## DATA
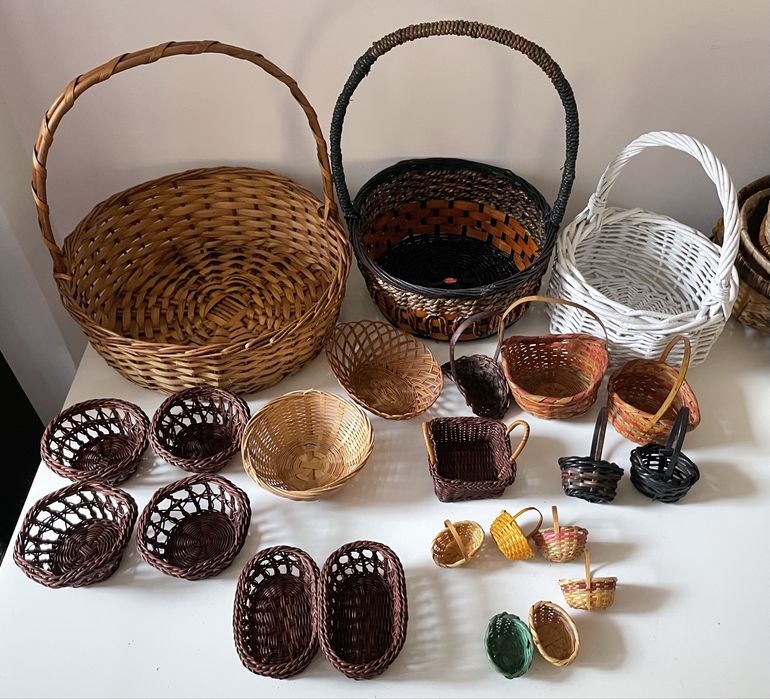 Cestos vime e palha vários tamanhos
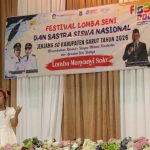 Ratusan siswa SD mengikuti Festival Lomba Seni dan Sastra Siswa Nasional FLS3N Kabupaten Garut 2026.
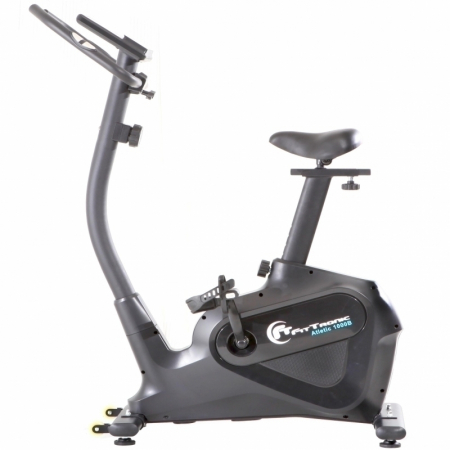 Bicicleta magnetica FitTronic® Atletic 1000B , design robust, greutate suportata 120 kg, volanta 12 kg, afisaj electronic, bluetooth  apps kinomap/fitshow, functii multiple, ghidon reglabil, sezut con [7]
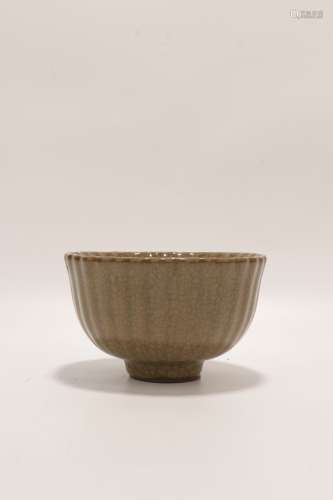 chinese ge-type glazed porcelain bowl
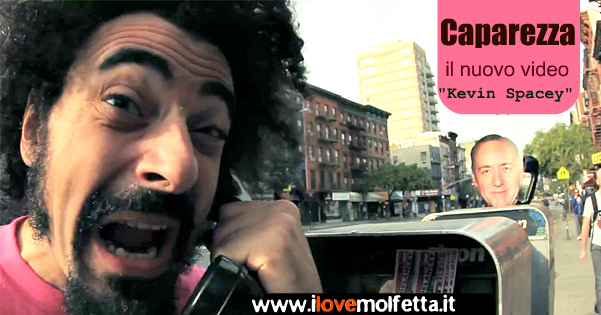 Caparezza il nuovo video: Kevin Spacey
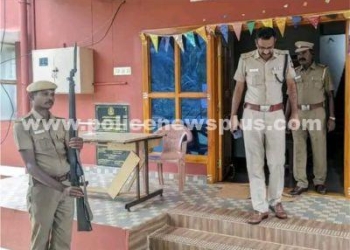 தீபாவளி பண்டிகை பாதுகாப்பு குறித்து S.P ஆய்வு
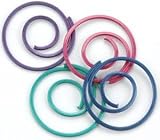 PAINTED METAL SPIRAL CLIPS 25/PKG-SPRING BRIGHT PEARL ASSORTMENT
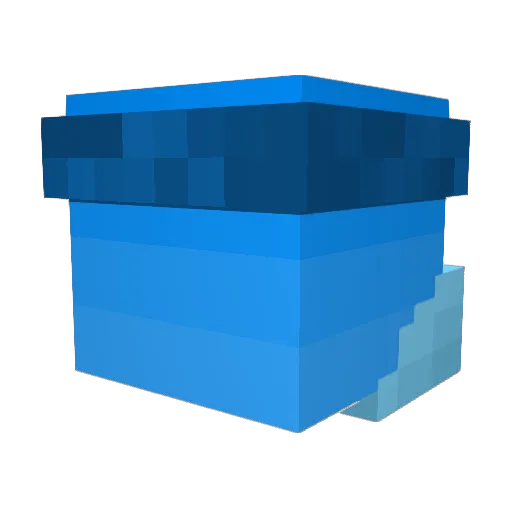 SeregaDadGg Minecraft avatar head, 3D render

## PROBLEM STATEMENT
Transcribe exactly, and only, the lines from the one containing "chinese ge-type glazed porcelain bowl" through the last line of the records above, both included; leave out the pictures.

## REPLY TO THE EXERCISE
 chinese ge-type glazed porcelain bowl
 Caparezza il nuovo video: Kevin Spacey
 தீபாவளி பண்டிகை பாதுகாப்பு குறித்து S.P ஆய்வு
 PAINTED METAL SPIRAL CLIPS 25/PKG-SPRING BRIGHT PEARL ASSORTMENT
 SeregaDadGg Minecraft avatar head, 3D render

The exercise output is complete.